REQUIREMENTS >> Omit the pictures and output every entry below exactly as written.

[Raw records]

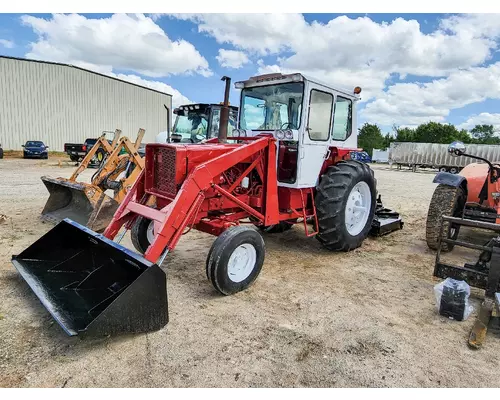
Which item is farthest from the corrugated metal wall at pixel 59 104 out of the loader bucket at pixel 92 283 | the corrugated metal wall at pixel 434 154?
the loader bucket at pixel 92 283

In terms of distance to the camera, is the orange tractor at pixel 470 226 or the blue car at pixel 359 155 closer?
the orange tractor at pixel 470 226

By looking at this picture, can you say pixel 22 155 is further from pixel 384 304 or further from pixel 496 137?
pixel 496 137

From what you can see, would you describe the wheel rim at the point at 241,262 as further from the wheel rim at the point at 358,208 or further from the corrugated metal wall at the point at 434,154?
the corrugated metal wall at the point at 434,154

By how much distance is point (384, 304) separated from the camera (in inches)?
146

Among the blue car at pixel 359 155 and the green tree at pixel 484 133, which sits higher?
the green tree at pixel 484 133

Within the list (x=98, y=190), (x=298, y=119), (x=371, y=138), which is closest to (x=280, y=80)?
(x=298, y=119)

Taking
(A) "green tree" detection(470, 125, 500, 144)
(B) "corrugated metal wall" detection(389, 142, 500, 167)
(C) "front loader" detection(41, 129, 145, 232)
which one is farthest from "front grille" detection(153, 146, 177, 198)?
(A) "green tree" detection(470, 125, 500, 144)

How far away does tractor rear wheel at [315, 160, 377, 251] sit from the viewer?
16.0 feet

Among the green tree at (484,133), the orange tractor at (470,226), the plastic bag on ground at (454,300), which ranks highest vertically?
the green tree at (484,133)

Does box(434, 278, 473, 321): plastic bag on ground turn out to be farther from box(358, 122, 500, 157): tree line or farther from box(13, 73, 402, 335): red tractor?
box(358, 122, 500, 157): tree line

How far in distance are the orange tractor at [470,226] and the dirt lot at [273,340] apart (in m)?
0.19

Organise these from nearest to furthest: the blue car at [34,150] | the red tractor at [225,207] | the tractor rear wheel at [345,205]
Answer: the red tractor at [225,207] < the tractor rear wheel at [345,205] < the blue car at [34,150]

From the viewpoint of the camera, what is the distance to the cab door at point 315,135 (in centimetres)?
472

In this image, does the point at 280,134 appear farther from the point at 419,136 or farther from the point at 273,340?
the point at 419,136
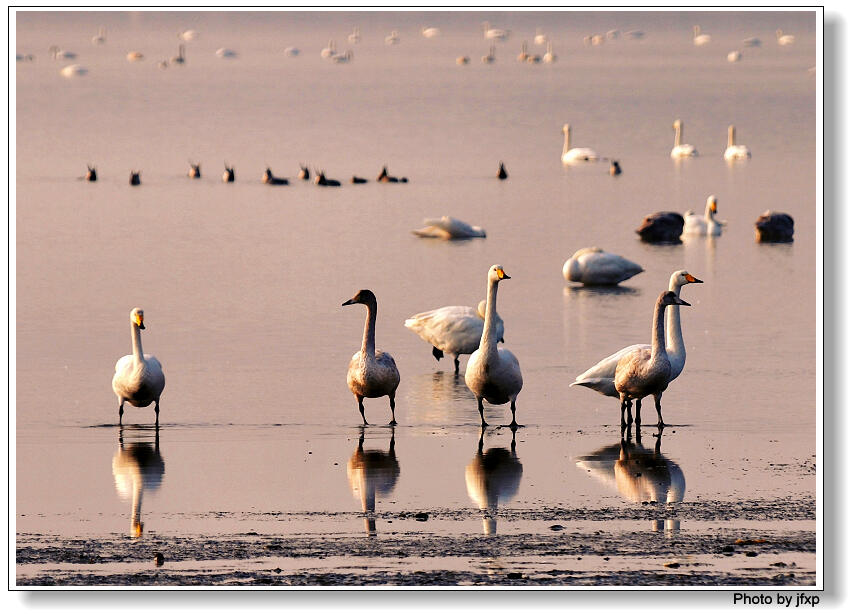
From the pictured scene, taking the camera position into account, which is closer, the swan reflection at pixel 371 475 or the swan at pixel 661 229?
the swan reflection at pixel 371 475

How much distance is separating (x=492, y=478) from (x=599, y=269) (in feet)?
41.6

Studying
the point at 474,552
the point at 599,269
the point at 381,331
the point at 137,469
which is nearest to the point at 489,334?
the point at 137,469

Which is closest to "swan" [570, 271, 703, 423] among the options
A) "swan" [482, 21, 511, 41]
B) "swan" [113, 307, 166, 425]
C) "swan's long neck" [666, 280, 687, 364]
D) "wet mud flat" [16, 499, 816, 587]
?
Answer: "swan's long neck" [666, 280, 687, 364]

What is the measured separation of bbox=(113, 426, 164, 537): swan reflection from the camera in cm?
1347

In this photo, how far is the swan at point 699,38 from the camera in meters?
145

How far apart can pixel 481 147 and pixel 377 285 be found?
34.0 m

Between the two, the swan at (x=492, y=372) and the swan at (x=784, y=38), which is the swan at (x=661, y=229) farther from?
the swan at (x=784, y=38)

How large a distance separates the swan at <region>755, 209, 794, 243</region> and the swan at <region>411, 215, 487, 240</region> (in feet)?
19.1

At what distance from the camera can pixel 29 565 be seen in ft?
36.9

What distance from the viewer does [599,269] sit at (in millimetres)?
26484

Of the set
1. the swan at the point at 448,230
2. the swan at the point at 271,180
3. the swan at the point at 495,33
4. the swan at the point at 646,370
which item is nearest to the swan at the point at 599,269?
the swan at the point at 448,230

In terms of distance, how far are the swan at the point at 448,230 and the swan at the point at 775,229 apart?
19.1 ft

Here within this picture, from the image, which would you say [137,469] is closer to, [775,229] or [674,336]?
[674,336]

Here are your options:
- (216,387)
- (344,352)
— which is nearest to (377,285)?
(344,352)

FULL RESPONSE >>
Which item is farthest from the corrugated metal wall at pixel 59 104 out of the loader bucket at pixel 92 283 | the corrugated metal wall at pixel 434 154?
the loader bucket at pixel 92 283

In terms of distance to the camera, is the orange tractor at pixel 470 226 or the blue car at pixel 359 155 closer?
the orange tractor at pixel 470 226

By looking at this picture, can you say pixel 22 155 is further from pixel 384 304 or further from pixel 496 137?
pixel 496 137

From what you can see, would you describe the wheel rim at the point at 241,262 as further from the wheel rim at the point at 358,208 or further from the corrugated metal wall at the point at 434,154?
the corrugated metal wall at the point at 434,154

By how much distance is point (384, 304) separated from the camera (in inches)?
146

Among the blue car at pixel 359 155 and the green tree at pixel 484 133, which sits higher?
the green tree at pixel 484 133

Within the list (x=98, y=190), (x=298, y=119), (x=371, y=138), which is closest to (x=280, y=80)?
(x=298, y=119)

Taking
(A) "green tree" detection(470, 125, 500, 144)
(B) "corrugated metal wall" detection(389, 142, 500, 167)
(C) "front loader" detection(41, 129, 145, 232)
which one is farthest from "front grille" detection(153, 146, 177, 198)?
(A) "green tree" detection(470, 125, 500, 144)

How far away does tractor rear wheel at [315, 160, 377, 251] sit from the viewer?
16.0 feet

Among the green tree at (484,133), the orange tractor at (470,226), the plastic bag on ground at (454,300), which ranks highest vertically?
the green tree at (484,133)

Does box(434, 278, 473, 321): plastic bag on ground turn out to be farther from box(358, 122, 500, 157): tree line or farther from box(13, 73, 402, 335): red tractor?
box(358, 122, 500, 157): tree line

How far in distance are the orange tractor at [470,226] and the dirt lot at [273,340] apart (in m)?
0.19

Organise these from nearest to furthest: the blue car at [34,150] | the red tractor at [225,207] | the tractor rear wheel at [345,205]
Answer: the red tractor at [225,207] < the tractor rear wheel at [345,205] < the blue car at [34,150]

From the viewpoint of the camera, what is the distance to the cab door at point 315,135 (in centimetres)?
472

In this image, does the point at 280,134 appear farther from the point at 419,136 or farther from the point at 273,340?
the point at 419,136
From the pictured scene, taking the camera position into account, which is closer, the swan reflection at pixel 371 475 or the swan at pixel 661 229?
the swan reflection at pixel 371 475

How much distance is separating (x=492, y=478) from (x=599, y=269) (in feet)?
41.6

Studying
the point at 474,552
the point at 599,269
the point at 381,331
the point at 137,469
which is nearest to the point at 489,334?
the point at 137,469

Which is closest to "swan" [570, 271, 703, 423] among the options
A) "swan" [482, 21, 511, 41]
B) "swan" [113, 307, 166, 425]
C) "swan's long neck" [666, 280, 687, 364]
D) "wet mud flat" [16, 499, 816, 587]
?
Answer: "swan's long neck" [666, 280, 687, 364]

What is the measured separation of bbox=(113, 426, 164, 537): swan reflection from the camera in cm?
1347

In this photo, how far is the swan at point 699,38 from the camera in meters?
145

How far apart can pixel 481 147 and pixel 377 285 be found?
34.0 m

Between the two, the swan at (x=492, y=372) and the swan at (x=784, y=38), which is the swan at (x=661, y=229) farther from?
the swan at (x=784, y=38)

How large a distance separates the swan at <region>755, 209, 794, 243</region> and the swan at <region>411, 215, 487, 240</region> (in feet)?
19.1

At what distance from the camera can pixel 29 565 be seen in ft?
36.9

What distance from the viewer does [599,269] sit at (in millimetres)?
26484

Of the set
1. the swan at the point at 448,230
2. the swan at the point at 271,180
3. the swan at the point at 495,33
4. the swan at the point at 646,370
which item is nearest to the swan at the point at 599,269?
the swan at the point at 448,230

In terms of distance, how far are the swan at the point at 448,230 and the swan at the point at 775,229 apart?
19.1 ft

Here within this picture, from the image, which would you say [137,469] is closer to, [775,229] or [674,336]?
[674,336]

Here are your options:
- (216,387)
- (344,352)
— which is nearest to (377,285)?
(344,352)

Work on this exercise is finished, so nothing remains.